Chandler Parsons was named to the BBVA Rising Stars Challenge Wednesday afternoon, providing him with a chance to represent the Rockets in Houston during All-Star weekend. The honor was well deserved to say the least (and at least partially makes up for the fact the 24-year-old was snubbed for the same event a year ago), as Parsons has blossomed in his second-year, averaging career-highs in scoring, assist rate, true shooting and three-point percentage.
“I’m excited,” he said following Friday’s practice. “It’s a huge honor to be selected to that game. Just knowing that the assistant coaches in the league respected me and think that highly of me is a real honor to me, especially playing in Houston and being able to play in front of the home crowd representing the Rockets will be a fun time.
“All-Star weekend is a big deal. I got to be a little bit apart of it last year and it’s just a great experience being there after watching it my whole life as a kid. It’s kind of weird now to be in the game but it’s a big stepping-stone for my career.
“I’m lucky. I’m very lucky and blessed. It’s been fun. I’m just real thankful for the organization and the opportunity and freedom they give me. I look at it as an honor and obviously it’s an accomplishment but honestly I’m more worried about us as a team and making the playoffs and making some noise rather than my individual accomplishments.”

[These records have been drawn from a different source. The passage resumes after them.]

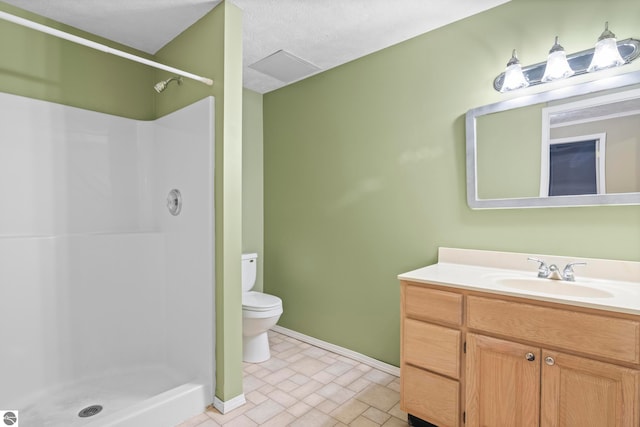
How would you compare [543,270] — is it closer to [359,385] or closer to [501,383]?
[501,383]

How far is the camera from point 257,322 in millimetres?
2479

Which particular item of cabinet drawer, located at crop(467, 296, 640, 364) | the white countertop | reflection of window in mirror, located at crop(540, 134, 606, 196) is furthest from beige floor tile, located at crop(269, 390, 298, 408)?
reflection of window in mirror, located at crop(540, 134, 606, 196)

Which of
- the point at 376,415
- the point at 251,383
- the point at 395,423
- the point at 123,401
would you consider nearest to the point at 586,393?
the point at 395,423

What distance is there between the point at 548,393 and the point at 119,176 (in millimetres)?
2773

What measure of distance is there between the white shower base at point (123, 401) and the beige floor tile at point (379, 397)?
940 millimetres

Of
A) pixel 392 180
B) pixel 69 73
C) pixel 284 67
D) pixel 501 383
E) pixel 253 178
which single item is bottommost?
pixel 501 383

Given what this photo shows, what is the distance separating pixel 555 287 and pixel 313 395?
148cm

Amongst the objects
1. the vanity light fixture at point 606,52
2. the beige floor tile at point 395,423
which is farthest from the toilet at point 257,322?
the vanity light fixture at point 606,52

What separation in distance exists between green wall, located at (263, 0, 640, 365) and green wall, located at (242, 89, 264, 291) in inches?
2.9

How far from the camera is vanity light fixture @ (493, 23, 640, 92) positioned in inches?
60.2

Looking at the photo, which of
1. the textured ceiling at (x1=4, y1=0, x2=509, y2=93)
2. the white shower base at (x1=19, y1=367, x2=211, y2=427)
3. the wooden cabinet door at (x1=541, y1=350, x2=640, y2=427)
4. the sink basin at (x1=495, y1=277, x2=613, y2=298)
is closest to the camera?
the wooden cabinet door at (x1=541, y1=350, x2=640, y2=427)

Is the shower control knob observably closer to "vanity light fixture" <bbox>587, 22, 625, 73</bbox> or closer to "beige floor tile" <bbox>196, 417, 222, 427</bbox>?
"beige floor tile" <bbox>196, 417, 222, 427</bbox>

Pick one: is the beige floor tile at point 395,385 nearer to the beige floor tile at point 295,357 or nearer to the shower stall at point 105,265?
the beige floor tile at point 295,357

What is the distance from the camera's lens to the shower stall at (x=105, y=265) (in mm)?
1928
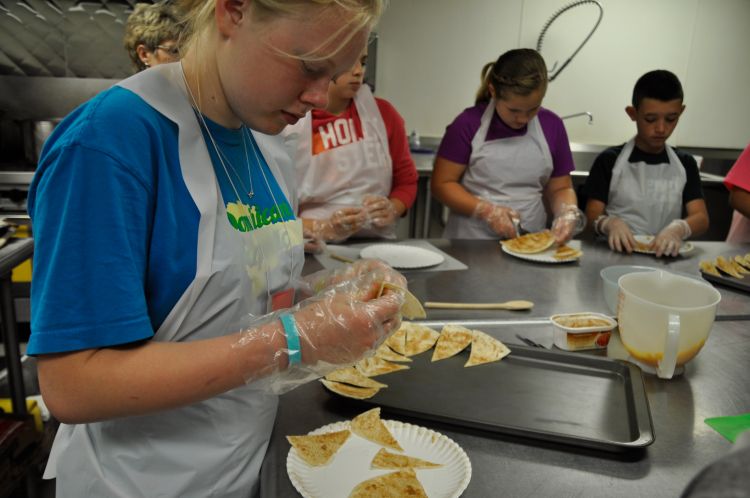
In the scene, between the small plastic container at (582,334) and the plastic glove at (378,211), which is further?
the plastic glove at (378,211)

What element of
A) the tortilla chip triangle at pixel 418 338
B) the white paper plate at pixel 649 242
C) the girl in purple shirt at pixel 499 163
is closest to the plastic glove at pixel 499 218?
the girl in purple shirt at pixel 499 163

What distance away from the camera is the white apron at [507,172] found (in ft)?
9.51

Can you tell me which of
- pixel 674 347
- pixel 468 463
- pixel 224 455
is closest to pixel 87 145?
pixel 224 455

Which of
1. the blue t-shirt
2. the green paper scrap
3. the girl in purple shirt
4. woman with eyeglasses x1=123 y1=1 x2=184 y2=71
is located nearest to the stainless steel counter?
the green paper scrap

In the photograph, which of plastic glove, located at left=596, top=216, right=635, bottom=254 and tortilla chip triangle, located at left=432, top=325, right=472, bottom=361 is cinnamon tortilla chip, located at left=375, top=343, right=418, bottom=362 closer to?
tortilla chip triangle, located at left=432, top=325, right=472, bottom=361

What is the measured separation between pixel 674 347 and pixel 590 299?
677 mm

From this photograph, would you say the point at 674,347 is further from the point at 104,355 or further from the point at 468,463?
the point at 104,355

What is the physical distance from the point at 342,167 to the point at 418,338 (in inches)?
53.2

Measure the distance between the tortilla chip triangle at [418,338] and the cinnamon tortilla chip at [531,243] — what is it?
3.38ft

Lastly, Houston Rockets General Manager Daryl Morey announced Friday that the team has re-assigned forward Terrence Jones to Houston’s single-affiliation NBA D-League partner Rio Grande Valley.
Jones (6-9, 252, Kentucky) has averaged 19.1 points and 9.8 rebounds in 12 starts with Rio Grande Valley this season. At the time of his last recall, Jones stood fourth in the D-League in rebounds per game (9.8) and tied for seventh in the league in scoring average (19.1). In his rookie campaign with the Rockets, Jones has averaged 3.1 points and 1.6 rebounds in 11 games with Houston in 2012-13.